Mace added that she “cannot continue to participate in a process that sacrifices equity and accountability in favor of power, privilege, and political games.”
Roy said in a phone interview that independent schools were the only group lawmakers prioritized and protected when they crafted the bill.
“What we’ve witnessed is a process that’s become very political and driven in that way, not driven by good education policy,” she said.
The resignations come as Gov. Phil Scott waits for legislative lawyers to finalize the language in the education reform bill, which he is expected to sign. The bill calls for a radical transformation of Vermont’s public education system over several years by consolidating the state’s 119 school districts and creating a new education funding formula.
The Commission on the Future of Public Education in Vermont was first created as part of 2024’s Act 183, the law that set the double-digit average property tax increases needed that year to keep pace with ballooning public education costs.
The law established the 13-member body, composed of lawmakers and education officials, and tasked it with studying Vermont’s public education system and making recommendations to reduce costs while ensuring equal educational opportunities for all students. The commission must create a final report due this past December.
But the commission, Roy wrote in her resignation letter, was “undercut” in January when Scott released his own sweeping proposal calling for the consolidation of Vermont’s 119 school districts down to as few as five regional administrative districts.

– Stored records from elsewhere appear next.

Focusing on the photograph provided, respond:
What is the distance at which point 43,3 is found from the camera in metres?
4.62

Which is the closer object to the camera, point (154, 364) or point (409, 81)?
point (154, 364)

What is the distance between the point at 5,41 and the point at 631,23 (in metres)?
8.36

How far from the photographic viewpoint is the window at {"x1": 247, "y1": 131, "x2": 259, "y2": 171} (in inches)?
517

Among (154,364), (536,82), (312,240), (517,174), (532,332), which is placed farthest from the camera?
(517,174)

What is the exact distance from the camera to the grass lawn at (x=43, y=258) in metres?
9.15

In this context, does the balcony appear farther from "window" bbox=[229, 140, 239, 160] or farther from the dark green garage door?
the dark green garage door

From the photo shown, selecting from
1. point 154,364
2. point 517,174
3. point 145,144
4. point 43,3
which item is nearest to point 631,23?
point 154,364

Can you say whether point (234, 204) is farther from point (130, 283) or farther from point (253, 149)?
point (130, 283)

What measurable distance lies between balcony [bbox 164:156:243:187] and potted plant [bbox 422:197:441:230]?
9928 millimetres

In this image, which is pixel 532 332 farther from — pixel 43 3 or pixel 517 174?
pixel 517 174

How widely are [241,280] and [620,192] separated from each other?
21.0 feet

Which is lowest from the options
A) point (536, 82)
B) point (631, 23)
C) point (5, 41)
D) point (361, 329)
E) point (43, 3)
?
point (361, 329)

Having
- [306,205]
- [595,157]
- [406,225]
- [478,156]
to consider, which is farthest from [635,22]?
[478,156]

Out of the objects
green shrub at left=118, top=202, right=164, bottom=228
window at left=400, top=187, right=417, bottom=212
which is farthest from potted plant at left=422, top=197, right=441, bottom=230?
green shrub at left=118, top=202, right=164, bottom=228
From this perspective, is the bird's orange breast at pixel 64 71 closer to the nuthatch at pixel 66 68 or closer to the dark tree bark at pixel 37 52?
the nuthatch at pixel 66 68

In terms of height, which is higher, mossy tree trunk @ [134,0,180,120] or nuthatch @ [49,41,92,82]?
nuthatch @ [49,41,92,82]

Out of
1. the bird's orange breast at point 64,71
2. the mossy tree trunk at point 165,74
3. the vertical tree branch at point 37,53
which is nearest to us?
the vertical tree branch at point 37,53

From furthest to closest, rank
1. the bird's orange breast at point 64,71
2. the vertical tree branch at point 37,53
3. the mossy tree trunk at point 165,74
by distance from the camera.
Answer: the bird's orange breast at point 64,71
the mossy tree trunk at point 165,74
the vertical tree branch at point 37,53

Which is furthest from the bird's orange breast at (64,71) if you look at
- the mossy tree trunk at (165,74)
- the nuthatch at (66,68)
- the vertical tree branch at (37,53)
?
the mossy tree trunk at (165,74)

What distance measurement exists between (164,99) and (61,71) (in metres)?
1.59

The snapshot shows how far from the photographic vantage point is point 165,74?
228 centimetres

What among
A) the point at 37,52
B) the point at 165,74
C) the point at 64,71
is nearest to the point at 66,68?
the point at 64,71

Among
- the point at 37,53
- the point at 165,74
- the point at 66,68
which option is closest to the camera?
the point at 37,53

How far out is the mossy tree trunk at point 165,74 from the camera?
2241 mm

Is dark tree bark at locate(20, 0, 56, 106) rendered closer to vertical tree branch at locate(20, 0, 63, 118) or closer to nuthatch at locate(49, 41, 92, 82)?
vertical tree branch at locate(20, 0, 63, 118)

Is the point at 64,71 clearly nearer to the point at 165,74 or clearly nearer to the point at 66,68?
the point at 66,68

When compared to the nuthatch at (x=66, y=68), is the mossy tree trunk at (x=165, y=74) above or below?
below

From then on, the commission lacked buy-in from all sides of the political spectrum, and members were uncertain of the point of the commission, according to commission members.
In H.454, lawmakers gave the commission room to “work closely” with the state’s School District Redistricting Task Force, which is expected to begin meeting in August to craft new school district configurations, according to the bill.
The task force is expected to utilize the commission’s public engagement efforts “to maximize public input regarding the development of the proposed new school district boundaries,” the bill states.
The bill also tasked the commission with making recommendations to the Legislature about what roles and powers should remain at the local school district level versus what should move to the state level. The commission, the bill reads, should also recommend “a process for a community served by a school to have a voice in decisions regarding school closures and recommendations for what that process should entail.”
In an interview, Roy said these remain critical questions to answer, but “we don’t have evidence to suggest that the General Assembly actually wants our opinion.”
`It was not immediately clear who would replace Roy and Mace, or serve as the chair. Their positions on the commission are listed as vacant on an agenda for a future meeting.
Roy in her resignation letter said she will be “focusing my professional energies on supporting school districts and school leaders as they navigate the uncertainty to come.”